►
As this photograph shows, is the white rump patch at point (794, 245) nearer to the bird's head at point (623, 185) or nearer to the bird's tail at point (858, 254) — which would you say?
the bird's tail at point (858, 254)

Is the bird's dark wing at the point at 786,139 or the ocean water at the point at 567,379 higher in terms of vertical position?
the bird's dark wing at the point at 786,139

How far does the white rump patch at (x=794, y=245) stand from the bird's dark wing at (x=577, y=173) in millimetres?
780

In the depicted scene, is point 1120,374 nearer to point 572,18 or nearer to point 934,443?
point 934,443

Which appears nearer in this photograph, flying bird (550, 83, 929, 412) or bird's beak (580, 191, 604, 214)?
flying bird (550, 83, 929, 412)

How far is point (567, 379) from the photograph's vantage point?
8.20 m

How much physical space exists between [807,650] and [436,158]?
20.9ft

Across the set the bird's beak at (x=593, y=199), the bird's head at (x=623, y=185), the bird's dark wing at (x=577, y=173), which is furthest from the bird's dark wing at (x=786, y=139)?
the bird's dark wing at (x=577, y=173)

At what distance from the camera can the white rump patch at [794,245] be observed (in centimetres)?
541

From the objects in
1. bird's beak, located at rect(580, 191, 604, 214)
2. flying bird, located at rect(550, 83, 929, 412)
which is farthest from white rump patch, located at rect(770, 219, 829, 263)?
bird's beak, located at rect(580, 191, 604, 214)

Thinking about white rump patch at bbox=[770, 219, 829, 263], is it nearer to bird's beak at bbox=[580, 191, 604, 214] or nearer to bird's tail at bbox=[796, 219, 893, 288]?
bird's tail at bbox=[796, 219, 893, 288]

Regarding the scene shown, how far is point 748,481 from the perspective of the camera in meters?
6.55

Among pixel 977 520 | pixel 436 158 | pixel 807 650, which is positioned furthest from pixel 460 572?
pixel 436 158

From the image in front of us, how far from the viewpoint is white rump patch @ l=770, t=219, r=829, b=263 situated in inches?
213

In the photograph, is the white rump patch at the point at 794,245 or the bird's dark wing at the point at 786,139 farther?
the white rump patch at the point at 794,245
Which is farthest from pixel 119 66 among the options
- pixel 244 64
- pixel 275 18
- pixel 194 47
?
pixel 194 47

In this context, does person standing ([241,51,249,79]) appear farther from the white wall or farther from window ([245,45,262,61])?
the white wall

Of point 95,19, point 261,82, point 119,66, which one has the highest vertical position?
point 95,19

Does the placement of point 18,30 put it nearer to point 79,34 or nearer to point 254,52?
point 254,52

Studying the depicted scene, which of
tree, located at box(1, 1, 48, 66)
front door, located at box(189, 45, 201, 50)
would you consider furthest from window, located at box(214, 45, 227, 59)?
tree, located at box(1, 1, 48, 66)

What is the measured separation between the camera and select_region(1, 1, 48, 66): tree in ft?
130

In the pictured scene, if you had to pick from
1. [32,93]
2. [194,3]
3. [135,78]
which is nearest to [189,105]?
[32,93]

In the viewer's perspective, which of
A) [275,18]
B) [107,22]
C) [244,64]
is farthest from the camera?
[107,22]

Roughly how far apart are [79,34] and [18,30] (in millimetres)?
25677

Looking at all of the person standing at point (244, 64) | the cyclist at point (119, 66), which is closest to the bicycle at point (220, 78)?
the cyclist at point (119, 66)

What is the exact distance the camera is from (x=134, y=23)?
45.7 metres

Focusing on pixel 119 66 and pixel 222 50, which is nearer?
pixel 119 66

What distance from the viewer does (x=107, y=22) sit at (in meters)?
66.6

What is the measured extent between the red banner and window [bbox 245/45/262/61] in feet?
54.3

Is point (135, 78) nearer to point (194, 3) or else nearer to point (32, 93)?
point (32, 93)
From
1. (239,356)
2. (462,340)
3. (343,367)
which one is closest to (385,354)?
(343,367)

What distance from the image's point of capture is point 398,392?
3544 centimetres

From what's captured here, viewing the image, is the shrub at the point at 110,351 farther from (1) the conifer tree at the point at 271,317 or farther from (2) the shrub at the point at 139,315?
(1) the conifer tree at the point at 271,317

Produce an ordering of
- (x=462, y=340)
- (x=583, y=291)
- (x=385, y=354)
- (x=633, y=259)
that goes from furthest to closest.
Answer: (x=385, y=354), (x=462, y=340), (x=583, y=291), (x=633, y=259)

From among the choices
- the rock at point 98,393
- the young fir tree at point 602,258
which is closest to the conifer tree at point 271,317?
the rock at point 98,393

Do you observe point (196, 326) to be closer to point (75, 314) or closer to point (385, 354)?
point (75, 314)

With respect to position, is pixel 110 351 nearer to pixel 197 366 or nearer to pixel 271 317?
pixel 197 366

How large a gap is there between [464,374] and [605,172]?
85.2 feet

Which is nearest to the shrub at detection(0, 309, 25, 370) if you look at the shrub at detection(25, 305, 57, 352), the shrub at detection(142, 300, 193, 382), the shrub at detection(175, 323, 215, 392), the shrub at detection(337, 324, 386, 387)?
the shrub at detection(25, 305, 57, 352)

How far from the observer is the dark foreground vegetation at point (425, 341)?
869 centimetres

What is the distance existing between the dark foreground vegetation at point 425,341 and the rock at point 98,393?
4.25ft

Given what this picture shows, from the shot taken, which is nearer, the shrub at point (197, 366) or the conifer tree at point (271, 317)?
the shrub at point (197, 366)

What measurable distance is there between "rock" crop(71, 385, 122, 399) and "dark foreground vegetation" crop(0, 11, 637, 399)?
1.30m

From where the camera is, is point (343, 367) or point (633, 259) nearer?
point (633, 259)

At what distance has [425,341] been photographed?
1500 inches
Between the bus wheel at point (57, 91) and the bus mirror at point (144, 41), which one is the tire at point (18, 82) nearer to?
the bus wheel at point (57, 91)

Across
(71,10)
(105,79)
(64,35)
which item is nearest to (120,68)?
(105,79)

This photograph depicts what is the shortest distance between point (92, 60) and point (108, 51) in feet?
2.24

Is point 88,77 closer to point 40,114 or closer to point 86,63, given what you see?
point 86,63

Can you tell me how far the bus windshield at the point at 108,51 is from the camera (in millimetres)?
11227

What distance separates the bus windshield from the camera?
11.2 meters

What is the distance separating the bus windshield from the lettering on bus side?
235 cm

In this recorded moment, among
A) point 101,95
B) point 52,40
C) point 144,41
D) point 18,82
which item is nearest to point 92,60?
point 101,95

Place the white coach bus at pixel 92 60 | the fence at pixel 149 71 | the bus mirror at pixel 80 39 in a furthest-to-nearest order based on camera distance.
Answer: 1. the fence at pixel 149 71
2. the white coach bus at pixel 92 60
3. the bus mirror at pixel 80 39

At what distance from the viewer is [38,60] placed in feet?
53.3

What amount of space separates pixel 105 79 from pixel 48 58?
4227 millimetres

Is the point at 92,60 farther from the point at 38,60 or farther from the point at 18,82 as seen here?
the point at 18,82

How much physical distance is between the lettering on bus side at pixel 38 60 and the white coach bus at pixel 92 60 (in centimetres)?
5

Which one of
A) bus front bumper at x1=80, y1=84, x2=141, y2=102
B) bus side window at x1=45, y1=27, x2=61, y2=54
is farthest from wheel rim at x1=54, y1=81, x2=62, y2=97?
◄
Write out the whole listing above word for word, line by line, with nothing changed.

As this photograph shows, is the white rump patch at point (794, 245) nearer to the bird's head at point (623, 185) or nearer to the bird's tail at point (858, 254) — which would you say?
the bird's tail at point (858, 254)

Is the bird's dark wing at the point at 786,139 or the ocean water at the point at 567,379 higher in terms of vertical position?
the bird's dark wing at the point at 786,139

How far does the white rump patch at (x=794, y=245) stand from the bird's dark wing at (x=577, y=173) in millimetres?
780

In the depicted scene, is point 1120,374 nearer to point 572,18 or nearer to point 934,443?
point 934,443

Which appears nearer in this photograph, flying bird (550, 83, 929, 412) or bird's beak (580, 191, 604, 214)?
flying bird (550, 83, 929, 412)

How far is point (567, 379) from the photograph's vantage point?
8.20 m

How much physical space exists between [807,650] and [436,158]?
20.9ft

Across the set the bird's beak at (x=593, y=199), the bird's head at (x=623, y=185), the bird's dark wing at (x=577, y=173), which is furthest from the bird's dark wing at (x=786, y=139)?
the bird's dark wing at (x=577, y=173)

At what distance from the camera can the white rump patch at [794,245] be observed (in centimetres)?
541

From the objects in
1. bird's beak, located at rect(580, 191, 604, 214)
2. flying bird, located at rect(550, 83, 929, 412)
which is farthest from white rump patch, located at rect(770, 219, 829, 263)?
bird's beak, located at rect(580, 191, 604, 214)

Thinking about white rump patch at bbox=[770, 219, 829, 263], is it nearer to bird's beak at bbox=[580, 191, 604, 214] or nearer to bird's tail at bbox=[796, 219, 893, 288]?
bird's tail at bbox=[796, 219, 893, 288]

Regarding the scene shown, how far is point 748,481 from the perspective of the camera in meters?
6.55

Among pixel 977 520 | pixel 436 158 | pixel 807 650, which is positioned furthest from pixel 460 572?
pixel 436 158

From the image in front of us, how far from the viewpoint is white rump patch @ l=770, t=219, r=829, b=263 situated in inches?
213

In the photograph, is the white rump patch at the point at 794,245 or the bird's dark wing at the point at 786,139 farther?
the white rump patch at the point at 794,245
Which is farthest from pixel 119 66 among the options
- pixel 244 64
- pixel 275 18
- pixel 194 47
?
pixel 194 47

In this context, does person standing ([241,51,249,79]) appear farther from the white wall or farther from window ([245,45,262,61])?
the white wall

Of point 95,19, point 261,82, point 119,66, which one has the highest vertical position?
point 95,19

Does the placement of point 18,30 put it nearer to point 79,34 or nearer to point 254,52?
point 254,52

Studying the depicted scene, which of
tree, located at box(1, 1, 48, 66)
front door, located at box(189, 45, 201, 50)
would you consider furthest from window, located at box(214, 45, 227, 59)?
tree, located at box(1, 1, 48, 66)

What is the measured separation between the camera and select_region(1, 1, 48, 66): tree in ft?
130

In the pictured scene, if you had to pick from
1. [32,93]
2. [194,3]
3. [135,78]
which is nearest to [189,105]?
[32,93]

In the viewer's perspective, which of
A) [275,18]
B) [107,22]
C) [244,64]
is farthest from the camera?
[107,22]

Roughly how far apart are [79,34] and [18,30] (in millimetres)?
25677

Looking at all of the person standing at point (244, 64) | the cyclist at point (119, 66), which is closest to the bicycle at point (220, 78)?
the cyclist at point (119, 66)

What is the exact distance the camera is from (x=134, y=23)?
45.7 metres

Focusing on pixel 119 66 and pixel 222 50, which is nearer?
pixel 119 66

What distance from the viewer does (x=107, y=22) sit at (in meters)?
66.6

What is the measured extent between the red banner and window [bbox 245/45/262/61] in feet?
54.3

Is point (135, 78) nearer to point (194, 3) or else nearer to point (32, 93)?
point (32, 93)
From
1. (239,356)
2. (462,340)
3. (343,367)
which one is closest to (385,354)?
(343,367)

What distance from the image's point of capture is point 398,392?
3544 centimetres

From what's captured here, viewing the image, is the shrub at the point at 110,351 farther from (1) the conifer tree at the point at 271,317 or farther from (2) the shrub at the point at 139,315?
(1) the conifer tree at the point at 271,317

Produce an ordering of
- (x=462, y=340)
- (x=583, y=291)
- (x=385, y=354)
- (x=633, y=259)
that goes from furthest to closest.
Answer: (x=385, y=354), (x=462, y=340), (x=583, y=291), (x=633, y=259)

From among the choices
- the rock at point 98,393
- the young fir tree at point 602,258
which is closest to the conifer tree at point 271,317?
the rock at point 98,393

Do you observe point (196, 326) to be closer to point (75, 314) or closer to point (385, 354)?
point (75, 314)

With respect to position, is pixel 110 351 nearer to pixel 197 366 or nearer to pixel 271 317?
pixel 197 366

How large a gap is there between [464,374] and [605,172]?
85.2 feet

Which is nearest to the shrub at detection(0, 309, 25, 370) if you look at the shrub at detection(25, 305, 57, 352), the shrub at detection(142, 300, 193, 382), the shrub at detection(175, 323, 215, 392), the shrub at detection(337, 324, 386, 387)?
the shrub at detection(25, 305, 57, 352)

How far from the observer is the dark foreground vegetation at point (425, 341)?
869 centimetres

What is the distance existing between the dark foreground vegetation at point 425,341 and the rock at point 98,393?
4.25ft

Given what this picture shows, from the shot taken, which is nearer, the shrub at point (197, 366) or the conifer tree at point (271, 317)?
the shrub at point (197, 366)

What measurable distance is there between "rock" crop(71, 385, 122, 399) and "dark foreground vegetation" crop(0, 11, 637, 399)?
1.30m

From where the camera is, is point (343, 367) or point (633, 259) nearer?
point (633, 259)

At what distance has [425,341] been photographed?
1500 inches
Between the bus wheel at point (57, 91) and the bus mirror at point (144, 41), which one is the tire at point (18, 82) nearer to?
the bus wheel at point (57, 91)

Across
(71,10)
(105,79)
(64,35)
which item is nearest to (120,68)?
(105,79)

This photograph depicts what is the shortest distance between point (92, 60) and point (108, 51) in feet?
2.24

Is point 88,77 closer to point 40,114 or closer to point 86,63, given what you see?
point 86,63

Can you tell me how far the bus windshield at the point at 108,51 is from the camera (in millimetres)?
11227

What distance separates the bus windshield from the camera?
11.2 meters

What is the distance separating the bus windshield from the lettering on bus side?
235 cm

In this recorded moment, among
A) point 101,95
B) point 52,40
C) point 144,41
D) point 18,82
which item is nearest to point 92,60?
point 101,95

Place the white coach bus at pixel 92 60 | the fence at pixel 149 71 | the bus mirror at pixel 80 39 in a furthest-to-nearest order based on camera distance.
Answer: 1. the fence at pixel 149 71
2. the white coach bus at pixel 92 60
3. the bus mirror at pixel 80 39

At what distance from the viewer is [38,60] placed in feet?
53.3

What amount of space separates pixel 105 79 from pixel 48 58?
4227 millimetres

Is the point at 92,60 farther from the point at 38,60 or farther from the point at 18,82 as seen here?
the point at 18,82

How much physical distance is between the lettering on bus side at pixel 38 60 and the white coach bus at pixel 92 60 (in centimetres)?
5

Which one of
A) bus front bumper at x1=80, y1=84, x2=141, y2=102
B) bus side window at x1=45, y1=27, x2=61, y2=54
is farthest from wheel rim at x1=54, y1=81, x2=62, y2=97?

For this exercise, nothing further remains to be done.